Exercise objective: From the article on micro solar domes, copy the stretch from "At present the" through "the West Asia.", and put "devices" in place of every "domes".

====== Text excerpt

What took off as a pilot project to illuminate around 10 dingy shanties in a Kolkata slum would now light up at least 10 million homes across the country with no pollution.
It is a simple device that traps sunlight and just concentrates it inside a dark room. Unlike photovoltaic cells, which need to convert light energy to electrical energy, the new device known as a Micro Solar Dome doesn’t need any such conversion. It just acts on the principles of reflection.
“After the pilot project proved successful in Kolkata, a few hundred such domes were installed in shanties of Lalbagh in Delhi and sub-urban Mumbai. It was later replicated in other parts of the country too. Now the Union government is planning to install such solar domes in 10 million shanties and huts in both urban and rural areas across India. 2018 is our target,” said SP Gon Choudhury, the renowned renewable energy expert, who developed and patented (provisional) the device.
This is how it works. The device captures sunlight through a transparent semi-spherical upper dome installed on the roof. The light passes through a sun tube having a thin layer of highly reflective coating on the inner wall of the passage. The light is then forced to concentrate inside a dark room through another dome fitted on the ceiling.
Experts believe that solar domes would be a boon for millions of families living in slums and rural areas which do not have access to electricity. It would also be particularly useful for those houses which remain dark even during the day and people have to either light bulbs or kindle lanterns even while the sun is shining.
“There is a photovoltaic version too in which solar panels are attached to the device. The cells get charged when the sun shines. At night when there is no sunlight, the charged up cells are used to light bulbs. So you have light both during the day and night,” he said.
Experts estimate that installing his device in 10 million homes could save 1,700 million units of energy in a year. As most of our electricity comes from coal-based thermal power plants, installing this device would also mean that at least 12.5 million tons of carbon dioxide is not added to the environment in one year.
At present the photovoltaic integrated solar dome costs around Rs 1,200 and the non-photovoltaic version costs around Rs 500. These figures are expected to go down further by at least Rs 200-Rs 300 when the domes are manufactured on a large scale and linked with subsidies under various schemes of the ministries of urban development, rural development and ministry of new and renewable energy.
“So we can not only have the slums and rural areas lit but also expect some fresh air at a minimum cost. It would also act as a fillip to the Clean India, Green India mission,” Choudhury said.
With the news of success travelling far and wide, proposals have also started pouring in from both the east and west including Bangladesh and a few countries from the West Asia.

============
====== Entries shown

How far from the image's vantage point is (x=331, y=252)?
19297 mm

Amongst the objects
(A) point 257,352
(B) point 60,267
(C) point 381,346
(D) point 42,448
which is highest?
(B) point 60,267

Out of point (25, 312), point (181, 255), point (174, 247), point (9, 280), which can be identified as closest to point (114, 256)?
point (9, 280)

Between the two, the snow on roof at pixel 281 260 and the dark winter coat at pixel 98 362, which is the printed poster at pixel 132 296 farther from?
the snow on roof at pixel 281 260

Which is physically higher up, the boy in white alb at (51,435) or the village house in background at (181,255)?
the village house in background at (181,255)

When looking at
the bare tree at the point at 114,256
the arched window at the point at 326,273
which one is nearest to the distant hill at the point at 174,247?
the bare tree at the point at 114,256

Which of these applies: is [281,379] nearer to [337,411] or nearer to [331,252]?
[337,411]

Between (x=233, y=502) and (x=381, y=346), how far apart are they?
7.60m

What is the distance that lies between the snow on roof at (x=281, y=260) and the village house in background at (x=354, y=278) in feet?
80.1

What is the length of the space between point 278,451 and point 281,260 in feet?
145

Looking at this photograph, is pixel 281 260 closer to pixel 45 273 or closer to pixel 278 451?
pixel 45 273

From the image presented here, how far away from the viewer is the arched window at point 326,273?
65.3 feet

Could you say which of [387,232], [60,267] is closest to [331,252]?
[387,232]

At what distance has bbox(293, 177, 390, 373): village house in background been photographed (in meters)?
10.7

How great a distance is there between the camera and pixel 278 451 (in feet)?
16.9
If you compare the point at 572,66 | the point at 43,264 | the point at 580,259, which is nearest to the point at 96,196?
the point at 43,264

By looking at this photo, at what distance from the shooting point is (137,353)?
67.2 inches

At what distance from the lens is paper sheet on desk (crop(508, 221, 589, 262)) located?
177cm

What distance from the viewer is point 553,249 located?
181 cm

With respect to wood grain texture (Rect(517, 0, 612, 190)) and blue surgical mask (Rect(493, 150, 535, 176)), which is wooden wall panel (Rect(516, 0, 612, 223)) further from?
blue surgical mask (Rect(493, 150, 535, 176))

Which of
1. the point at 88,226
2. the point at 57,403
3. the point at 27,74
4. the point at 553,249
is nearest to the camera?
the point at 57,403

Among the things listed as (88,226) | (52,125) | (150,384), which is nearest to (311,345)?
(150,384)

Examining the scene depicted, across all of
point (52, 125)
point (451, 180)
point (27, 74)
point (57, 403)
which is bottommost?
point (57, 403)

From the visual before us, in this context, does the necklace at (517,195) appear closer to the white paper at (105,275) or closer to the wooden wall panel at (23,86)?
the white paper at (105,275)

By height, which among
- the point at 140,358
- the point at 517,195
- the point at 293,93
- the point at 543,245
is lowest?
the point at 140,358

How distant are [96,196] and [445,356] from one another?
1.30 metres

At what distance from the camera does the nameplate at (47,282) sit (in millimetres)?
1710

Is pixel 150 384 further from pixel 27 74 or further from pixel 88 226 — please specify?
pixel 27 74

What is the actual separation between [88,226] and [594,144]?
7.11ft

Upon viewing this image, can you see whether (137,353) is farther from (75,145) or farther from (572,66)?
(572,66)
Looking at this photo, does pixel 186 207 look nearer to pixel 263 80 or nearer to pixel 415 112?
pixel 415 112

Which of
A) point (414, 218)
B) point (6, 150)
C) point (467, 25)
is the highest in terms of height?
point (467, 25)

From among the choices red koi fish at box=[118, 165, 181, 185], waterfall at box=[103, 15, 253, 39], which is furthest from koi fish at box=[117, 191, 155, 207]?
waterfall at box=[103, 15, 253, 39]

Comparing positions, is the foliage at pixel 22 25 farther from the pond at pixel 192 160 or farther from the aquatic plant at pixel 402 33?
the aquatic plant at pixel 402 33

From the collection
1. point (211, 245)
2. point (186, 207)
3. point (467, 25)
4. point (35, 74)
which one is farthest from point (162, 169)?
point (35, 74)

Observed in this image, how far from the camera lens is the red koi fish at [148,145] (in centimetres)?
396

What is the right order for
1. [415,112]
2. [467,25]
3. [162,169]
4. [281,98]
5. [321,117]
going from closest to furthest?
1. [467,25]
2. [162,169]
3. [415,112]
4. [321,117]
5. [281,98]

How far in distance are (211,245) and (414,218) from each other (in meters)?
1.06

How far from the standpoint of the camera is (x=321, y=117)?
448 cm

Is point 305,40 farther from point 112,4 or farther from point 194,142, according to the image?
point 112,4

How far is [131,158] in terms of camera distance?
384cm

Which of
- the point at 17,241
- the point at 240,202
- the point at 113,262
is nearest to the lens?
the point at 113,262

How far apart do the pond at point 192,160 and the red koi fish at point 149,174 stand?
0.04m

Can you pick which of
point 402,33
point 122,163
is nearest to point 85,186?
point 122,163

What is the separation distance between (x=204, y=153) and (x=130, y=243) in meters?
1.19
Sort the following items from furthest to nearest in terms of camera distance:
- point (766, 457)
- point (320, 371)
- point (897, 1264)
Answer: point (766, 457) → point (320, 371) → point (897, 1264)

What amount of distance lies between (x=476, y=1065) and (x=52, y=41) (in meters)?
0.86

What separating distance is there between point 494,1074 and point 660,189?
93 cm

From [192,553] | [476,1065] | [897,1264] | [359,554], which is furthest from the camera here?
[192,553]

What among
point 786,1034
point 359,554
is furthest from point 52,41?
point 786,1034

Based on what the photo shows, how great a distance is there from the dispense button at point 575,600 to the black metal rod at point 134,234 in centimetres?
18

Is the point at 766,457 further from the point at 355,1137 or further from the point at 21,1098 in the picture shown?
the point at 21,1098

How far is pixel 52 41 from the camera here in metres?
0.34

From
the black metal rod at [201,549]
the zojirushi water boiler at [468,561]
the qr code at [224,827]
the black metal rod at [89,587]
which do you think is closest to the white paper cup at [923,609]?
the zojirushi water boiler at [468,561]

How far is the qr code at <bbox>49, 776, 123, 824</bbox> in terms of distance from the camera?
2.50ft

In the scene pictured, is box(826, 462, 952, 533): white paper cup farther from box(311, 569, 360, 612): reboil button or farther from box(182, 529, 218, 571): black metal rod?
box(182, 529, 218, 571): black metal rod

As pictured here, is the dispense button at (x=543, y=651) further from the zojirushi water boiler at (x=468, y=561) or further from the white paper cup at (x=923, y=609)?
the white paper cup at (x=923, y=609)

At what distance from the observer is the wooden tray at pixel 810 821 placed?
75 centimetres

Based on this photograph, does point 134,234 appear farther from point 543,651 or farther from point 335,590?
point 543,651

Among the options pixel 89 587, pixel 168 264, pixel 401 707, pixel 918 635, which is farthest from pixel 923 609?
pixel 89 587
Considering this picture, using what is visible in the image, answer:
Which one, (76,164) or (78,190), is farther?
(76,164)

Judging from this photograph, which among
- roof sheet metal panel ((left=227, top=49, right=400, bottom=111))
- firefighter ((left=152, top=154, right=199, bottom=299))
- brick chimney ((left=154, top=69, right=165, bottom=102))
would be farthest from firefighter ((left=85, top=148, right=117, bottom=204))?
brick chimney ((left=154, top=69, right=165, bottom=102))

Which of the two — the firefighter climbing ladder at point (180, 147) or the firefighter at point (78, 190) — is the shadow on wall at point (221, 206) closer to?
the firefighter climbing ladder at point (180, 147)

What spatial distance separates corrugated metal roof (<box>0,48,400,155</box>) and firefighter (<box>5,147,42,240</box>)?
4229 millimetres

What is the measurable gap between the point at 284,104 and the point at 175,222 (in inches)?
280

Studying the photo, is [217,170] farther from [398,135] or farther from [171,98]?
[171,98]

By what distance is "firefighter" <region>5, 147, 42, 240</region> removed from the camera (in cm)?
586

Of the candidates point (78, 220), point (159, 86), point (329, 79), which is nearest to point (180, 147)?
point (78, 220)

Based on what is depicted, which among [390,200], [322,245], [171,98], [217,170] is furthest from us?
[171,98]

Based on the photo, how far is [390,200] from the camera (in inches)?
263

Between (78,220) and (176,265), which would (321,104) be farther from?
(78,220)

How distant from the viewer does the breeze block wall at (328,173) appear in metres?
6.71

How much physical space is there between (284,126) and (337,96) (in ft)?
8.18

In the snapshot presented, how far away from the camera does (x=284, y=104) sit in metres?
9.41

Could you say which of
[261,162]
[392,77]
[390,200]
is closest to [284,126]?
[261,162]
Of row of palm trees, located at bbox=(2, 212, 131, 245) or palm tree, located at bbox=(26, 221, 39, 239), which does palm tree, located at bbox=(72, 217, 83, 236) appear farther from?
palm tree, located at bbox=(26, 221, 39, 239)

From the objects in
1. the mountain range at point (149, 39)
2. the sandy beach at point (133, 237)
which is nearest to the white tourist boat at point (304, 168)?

============

Task solution:
At present the photovoltaic integrated solar dome costs around Rs 1,200 and the non-photovoltaic version costs around Rs 500. These figures are expected to go down further by at least Rs 200-Rs 300 when the devices are manufactured on a large scale and linked with subsidies under various schemes of the ministries of urban development, rural development and ministry of new and renewable energy.
“So we can not only have the slums and rural areas lit but also expect some fresh air at a minimum cost. It would also act as a fillip to the Clean India, Green India mission,” Choudhury said.
With the news of success travelling far and wide, proposals have also started pouring in from both the east and west including Bangladesh and a few countries from the West Asia.